## INFORMATION GIVEN:
-- start --

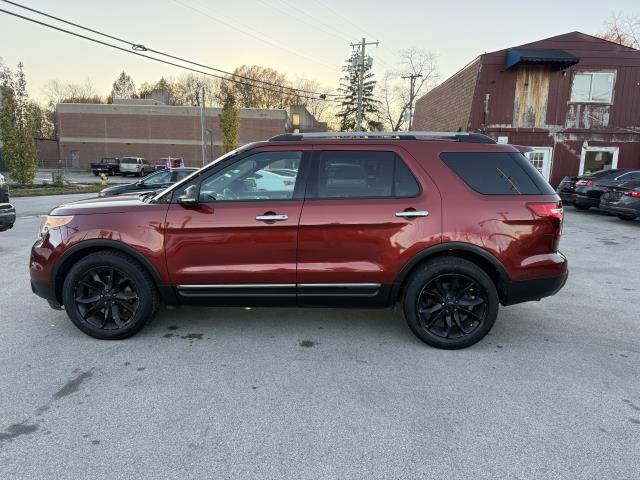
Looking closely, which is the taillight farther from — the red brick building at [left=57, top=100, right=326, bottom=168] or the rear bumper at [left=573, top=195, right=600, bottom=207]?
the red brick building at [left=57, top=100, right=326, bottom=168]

-- end --
-- start --

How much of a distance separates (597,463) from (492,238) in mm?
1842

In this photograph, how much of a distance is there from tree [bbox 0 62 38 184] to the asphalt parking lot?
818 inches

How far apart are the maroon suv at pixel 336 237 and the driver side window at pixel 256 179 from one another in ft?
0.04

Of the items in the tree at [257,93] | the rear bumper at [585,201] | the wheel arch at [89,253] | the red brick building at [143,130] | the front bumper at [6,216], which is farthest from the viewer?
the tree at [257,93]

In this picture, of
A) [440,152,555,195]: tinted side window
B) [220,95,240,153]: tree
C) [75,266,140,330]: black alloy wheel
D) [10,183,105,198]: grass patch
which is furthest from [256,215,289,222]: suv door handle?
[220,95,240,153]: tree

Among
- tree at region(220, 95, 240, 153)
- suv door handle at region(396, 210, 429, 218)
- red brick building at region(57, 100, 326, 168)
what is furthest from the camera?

-- end --

## GIVEN PROBLEM:
Put the rows from the line with "How much of a distance separates" to the line with "what is furthest from the camera?", both included, into a JSON list of strings. Use one string per line and leave out blank lines.

## TASK ANSWER:
[
  "How much of a distance separates (597,463) from (492,238) in mm?",
  "1842",
  "In this photograph, how much of a distance is there from tree [bbox 0 62 38 184] to the asphalt parking lot?",
  "818 inches",
  "How far apart are the maroon suv at pixel 336 237 and the driver side window at pixel 256 179 from one another in ft?",
  "0.04",
  "Of the items in the tree at [257,93] | the rear bumper at [585,201] | the wheel arch at [89,253] | the red brick building at [143,130] | the front bumper at [6,216], which is farthest from the viewer?",
  "the tree at [257,93]",
  "In this picture, of",
  "A) [440,152,555,195]: tinted side window",
  "B) [220,95,240,153]: tree",
  "C) [75,266,140,330]: black alloy wheel",
  "D) [10,183,105,198]: grass patch",
  "which is furthest from [256,215,289,222]: suv door handle?",
  "[220,95,240,153]: tree",
  "Among",
  "- tree at region(220, 95, 240, 153)",
  "- suv door handle at region(396, 210, 429, 218)",
  "- red brick building at region(57, 100, 326, 168)",
  "what is furthest from the camera?"
]